The process of building anything in San Francisco is so famously convoluted and challenging that prospective developers are told, “Obtaining a city permit can undoubtedly be one of the most confusing processes you may ever experience.” That’s not sour grapes from some frustrated developer, though. Rather, that’s what the San Francisco Planning Commission’s own official guidebook says.

San Francisco may be one of the worst offenders in this regard, but red tape is a common challenge across most of America’s communities, especially the big cities, and companies have learned that they can make cutting through that red tape part of their ask to economic development bureaucrats. In Area Development Magazine’s annual survey of corporate decision-makers, “expedited or ‘fast-track’ permitting” was ranked as the 13th most important factor for major-project site selection. In 2019, 70.7% of respondents considered it a “very important” or “important” factor, up from 64.9% just the year before.

This was in evidence that year in Detroit, where the Memorandum of Understanding for a subsidized Fiat Chrysler Automobiles plant expansion didn’t just include tens of millions of dollars in free land and more than a decade of 50% tax breaks from the recently bankrupt city. It also included Detroit’s Buildings, Safety Engineering and Environmental Department commitment to have “inspectors on-call 24/7 for building, mechanical, electrical, mechanical, plumbing and fire marshal” while the plant was being built; as well as 24-hour turnaround on inspection requests, five-day turnaround on all approvals, expedited zoning change reviews and site plan approvals and other special treatment from the Motor City’s normally labyrinthine bureaucracies.

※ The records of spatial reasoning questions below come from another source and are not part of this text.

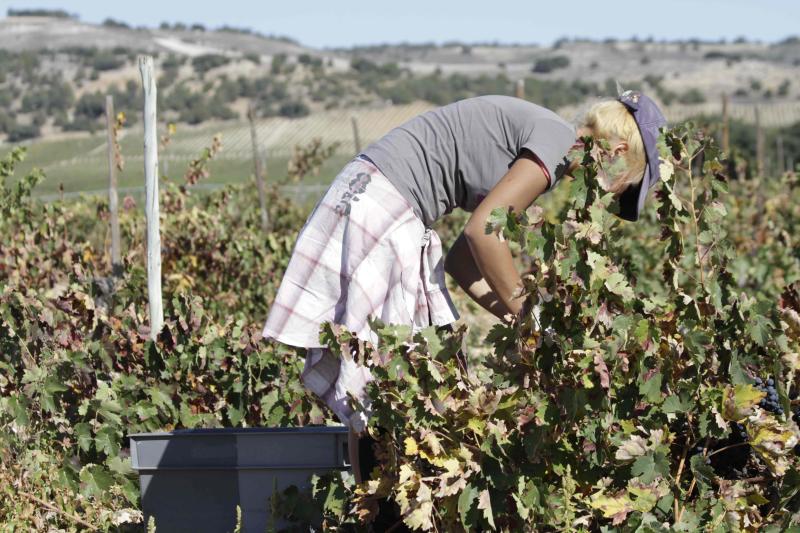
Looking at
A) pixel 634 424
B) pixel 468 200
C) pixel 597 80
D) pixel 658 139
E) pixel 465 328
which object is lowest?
pixel 597 80

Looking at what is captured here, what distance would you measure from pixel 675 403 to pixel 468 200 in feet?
2.30

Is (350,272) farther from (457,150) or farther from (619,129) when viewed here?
(619,129)

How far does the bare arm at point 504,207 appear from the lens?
8.55 feet

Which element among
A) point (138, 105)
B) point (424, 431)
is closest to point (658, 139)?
point (424, 431)

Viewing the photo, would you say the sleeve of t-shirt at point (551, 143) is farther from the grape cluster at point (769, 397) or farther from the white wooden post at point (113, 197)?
the white wooden post at point (113, 197)

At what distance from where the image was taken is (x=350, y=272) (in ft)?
9.11

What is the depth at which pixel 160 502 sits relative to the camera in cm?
306

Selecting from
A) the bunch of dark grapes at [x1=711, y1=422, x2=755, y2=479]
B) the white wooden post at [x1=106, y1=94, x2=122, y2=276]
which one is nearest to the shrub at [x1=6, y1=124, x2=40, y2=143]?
the white wooden post at [x1=106, y1=94, x2=122, y2=276]

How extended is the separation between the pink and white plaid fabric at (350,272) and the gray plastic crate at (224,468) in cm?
16

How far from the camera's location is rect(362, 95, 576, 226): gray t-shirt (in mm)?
2793

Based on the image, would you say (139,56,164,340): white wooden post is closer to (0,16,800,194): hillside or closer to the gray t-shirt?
the gray t-shirt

Less-favored (and less-subsidized) developers working with Detroit’s bureaucracy are reportedly more likely to encounter three to six-month waits for permit approvals, not five days.

(Relatedly, there is a significant amount of research showing that the biggest driver of high housing costs isn’t land value or the construction cost of building housing. Rather, it’s artificial costs imposed by local zoning and permitting restrictions. One simple way to drive growth in a community is just to not make it so hard to build there.)

Build a giant squid statue

Communities often spend ridiculous amounts of money on dumb things in the name of “economic development.” In the small fishing town of Noto, Japan, local leaders spent the equivalent of $230,000 in COVID-19 relief funds on a 43-foot, 5.5 ton statue of a giant squid. The New York Times reported that a town official explained the purchase by saying local leaders hoped the statue would be “a driving-force attraction in the post-Covid period.”

The NYT did not report on whether the city had done any market research to determine the demand among Japan’s tourists for squid statue-centric day trips, but a plus-sized squid is far from the worst or most expensive thing a community has done in the name of attracting tourists. Consider, for instance, that in the 1980s, beleaguered Flint, Michigan spent a reported $36.5 million in public funds on “AutoWorld,” an automobile-centric theme park that took 15 years to develop but only six months to fail.